▶ Problems to solve:
• A. In the page on logging integrations, which field of a resource does KubeArchive use to retrieve log URLs?
• B. Rewrite the stretch of the logging integrations page from "KubeArchive supports logging, but" through "specific Kubernetes resource.", replacing "URLs" with "links".

Logging Integrations

Overview

KubeArchive supports logging, but it is not a logging system itself and does not implement logging. Instead, KubeArchive integrates with logging systems and provide URLs for retrieving log files from the logging system for a specific Kubernetes resource.

It is important to note that logs are tied to Pods. When a user requests the logs for a Tekton PipelineRun, what they expect to get back are the logs attached to the Pods that were part of the PipelineRun. Similar cases exist for requesting logs for Jobs and CronJobs. KubeArchive handles this seamlessly for the user.

KubeArchiveConfig Configuration

KubeArchive retrieves log URLs using the owner references field of a resource. When logs for a resource are requested, a query is made to find all the resources that have that initial resource as an owner. Then each resource returned is processed similarly, eventually building up a list of Pods and from those a list of log file links. This generic approach works for any resource.

A KubeArchiveConfig needs to be configured correctly to support this, meaning it must be configured so that the initial resource and any dependent resources, all the way down to and including the Pods, are archived.

Example of KubeArchiveConfig that allows the retrieval of Job logs
---
apiVersion: kubearchive.kubearchive.org/v1alpha1
kind: KubeArchiveConfig
metadata:
  name: kubearchive
  namespace: test
spec:
  resources:
    - deleteWhen: has(status.completionTime)
      selector:
        apiVersion: "batch/v1"
        kind: Job
    - archiveOnDelete: true
      selector:
        apiVersion: "v1"
        kind: Pod
yaml

In this example, the Job is configured to be archived and deleted when the status contains a "completionTime" key. When that deletion happens, kubernetes will in turn delete the associated Pod. Since we have configured archiveOnDelete for Pods to be true, KubeArchive will archive the Pod itself and generate the URLs for all the associated logs.

  • KubeArchive has no responsibility for sending the logs to the logging system. This is all configured elsewhere and outside of KubeArchive.

  • When the Pod is archived, the URL for accessing the log are generated and stored with it. There is no attempt to query the logging system to verify the existence of the log.

Example of KubeArchiveConfig allowing the retrieval of PipelineRuns and TaskRuns
---
apiVersion: kubearchive.kubearchive.org/v1alpha1
kind: KubeArchiveConfig
metadata:
  name: kubearchive
  namespace: test
spec:
  resources:
    - selector:
        apiVersion: tekton.dev/v1
        kind: PipelineRun
      deleteWhen: has(status.completionTime)

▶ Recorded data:
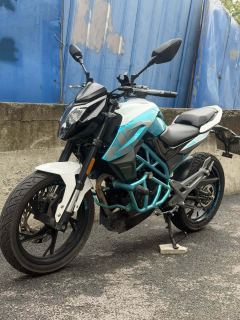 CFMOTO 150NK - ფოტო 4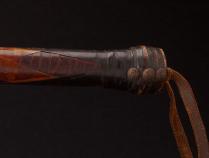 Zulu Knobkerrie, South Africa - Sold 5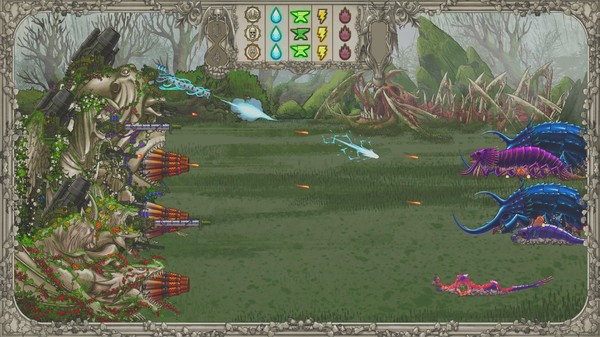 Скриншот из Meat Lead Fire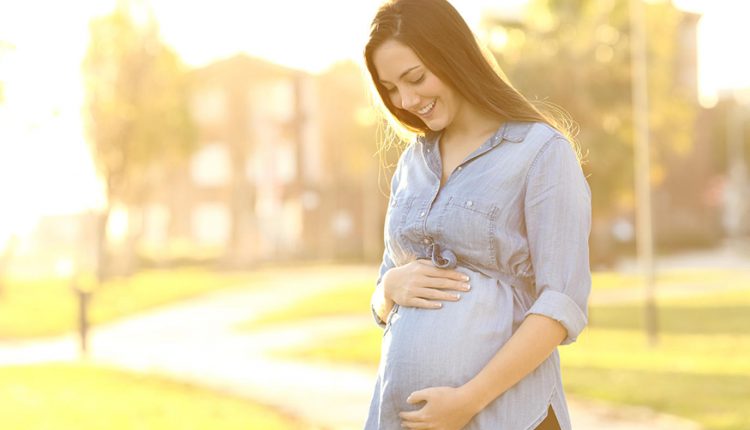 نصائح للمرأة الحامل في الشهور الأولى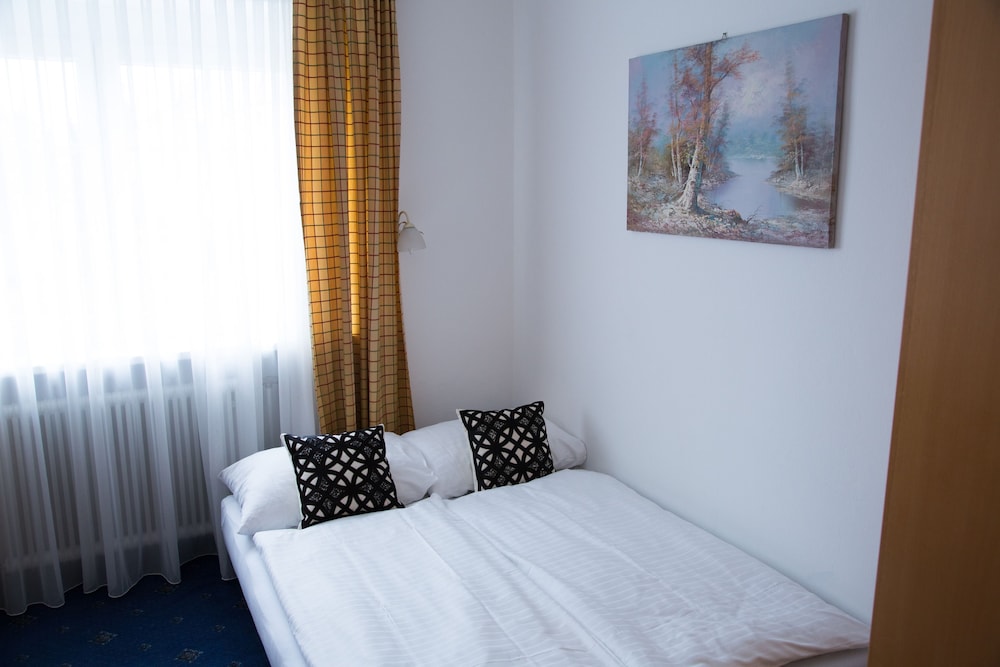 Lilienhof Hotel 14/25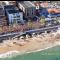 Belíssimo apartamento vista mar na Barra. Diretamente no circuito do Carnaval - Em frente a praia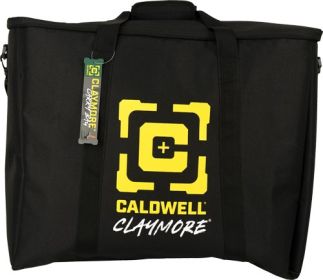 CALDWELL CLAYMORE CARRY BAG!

▶ Per-task outputs:
• A. It uses the owner references field of a resource.

• B.
KubeArchive supports logging, but it is not a logging system itself and does not implement logging. Instead, KubeArchive integrates with logging systems and provide links for retrieving log files from the logging system for a specific Kubernetes resource.